- Document extract -
** START **
Recently, I spent a day travelling with a church member. The two of us were together in the car for most of the trip. We have known each other for more years than either of us wants to remember and probably more than I can count. During the course of the trip, he gave me a significant compliment–I don’t think he actually knew he was doing it but I took what he said as a compliment.
He said he had begun to wonder about how he was going to survive spending a whole day in the car with the pastor–something I would worry about as well, at least with some pastors that I know. But he followed that up with a statement to the effect that he stopped worrying when he realized he was travelling with me. We spent some time on that distinction–we had the whole day and what else was there to talk about.
He made the distinction because we relate as friends first and foremost. Another factor, I think, is that I have never self-identified as a “pastor”. Certainly, that has been my occupation for a lot of years and in truth, there are many people who see me simply as that. I have contact with a lot of people who just want the “pastor”–they want the wedding, the funeral, the signature on some official form. But in my mind, although I do the work of a pastor, I have never seen myself first and foremost as a pastor.
** END **
[Spatial data with pictures]
** START **
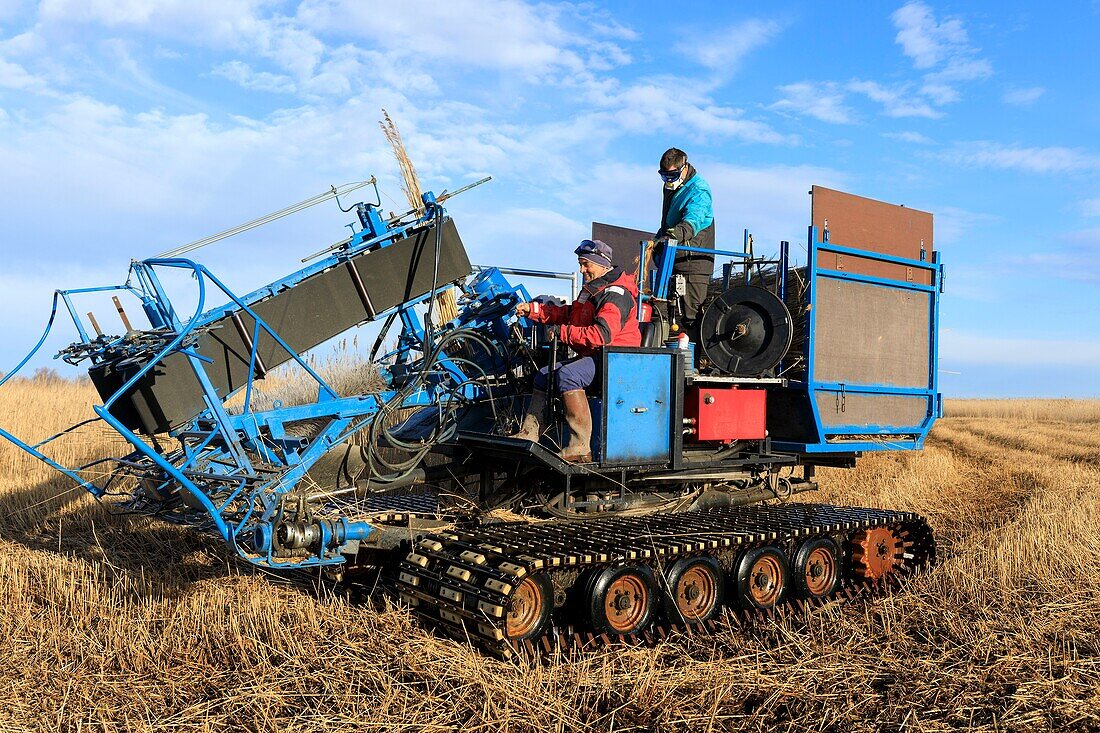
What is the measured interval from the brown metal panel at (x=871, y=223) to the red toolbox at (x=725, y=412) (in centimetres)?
148

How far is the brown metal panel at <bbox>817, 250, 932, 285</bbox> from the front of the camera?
7309 mm

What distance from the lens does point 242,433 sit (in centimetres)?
549

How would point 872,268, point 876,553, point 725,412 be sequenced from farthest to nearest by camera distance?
1. point 872,268
2. point 876,553
3. point 725,412

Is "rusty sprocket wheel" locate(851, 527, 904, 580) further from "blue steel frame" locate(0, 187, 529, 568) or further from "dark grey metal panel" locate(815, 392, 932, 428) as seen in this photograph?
"blue steel frame" locate(0, 187, 529, 568)

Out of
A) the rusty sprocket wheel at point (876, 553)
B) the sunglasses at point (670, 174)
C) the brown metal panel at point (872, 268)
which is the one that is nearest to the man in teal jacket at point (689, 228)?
the sunglasses at point (670, 174)

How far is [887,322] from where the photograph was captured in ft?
25.6

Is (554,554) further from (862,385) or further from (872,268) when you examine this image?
(872,268)

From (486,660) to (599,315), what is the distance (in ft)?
8.00

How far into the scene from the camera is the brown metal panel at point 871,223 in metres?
7.33

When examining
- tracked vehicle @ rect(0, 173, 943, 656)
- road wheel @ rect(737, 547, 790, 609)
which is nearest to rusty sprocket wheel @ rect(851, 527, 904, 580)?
tracked vehicle @ rect(0, 173, 943, 656)

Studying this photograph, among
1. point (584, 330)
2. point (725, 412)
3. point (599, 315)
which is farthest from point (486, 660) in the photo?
point (725, 412)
** END **
- Aim 1 -
Return each line of the records above that contains the string "rect".
- Aim 2 -
Pick up the reflection on a day of traveling with a church member and continue it past its last sentence.

- Expected answer 1 -
- tracked vehicle @ rect(0, 173, 943, 656)
- road wheel @ rect(737, 547, 790, 609)
which is nearest to rusty sprocket wheel @ rect(851, 527, 904, 580)?
tracked vehicle @ rect(0, 173, 943, 656)

- Expected answer 2 -
That may seem to some like the sort of academic distinction that you would expect from someone who loves teaching and research and is sometimes more at home with a book than with a crowd of people but I think it is a very important distinction. And a lot of what I read about and by clergy suggests that many pastors do self-identify as “pastor” and that self-identification can and does create problems.
I read of–and hear from–pastors who complain of the loneliness they experience in ministry. I read books on ministry and have heard lectures that suggest that we in ministry need to be careful in our relationships with the people in our church–too much familiarity is somehow a threat to the overall success of ministry. The literature and practise of ministry seems to have built into it a need for a distinction and separation between clergy and laity.
And the result of such thinking has created something of a problem for churches and ministry. The pastoral role can and does create a separation between clergy and people. As I write this, I am wondering if this need for a distinction can account for at least some of the well recognized reluctance of men to be part of the church–when the pastor is seen as some sort of a special, set apart, holier than others individual, it might be kind of intimidating to other men. Maybe the traditional emphasis on the traditional pastoral role occupied traditionally by men primarily has scared other men off.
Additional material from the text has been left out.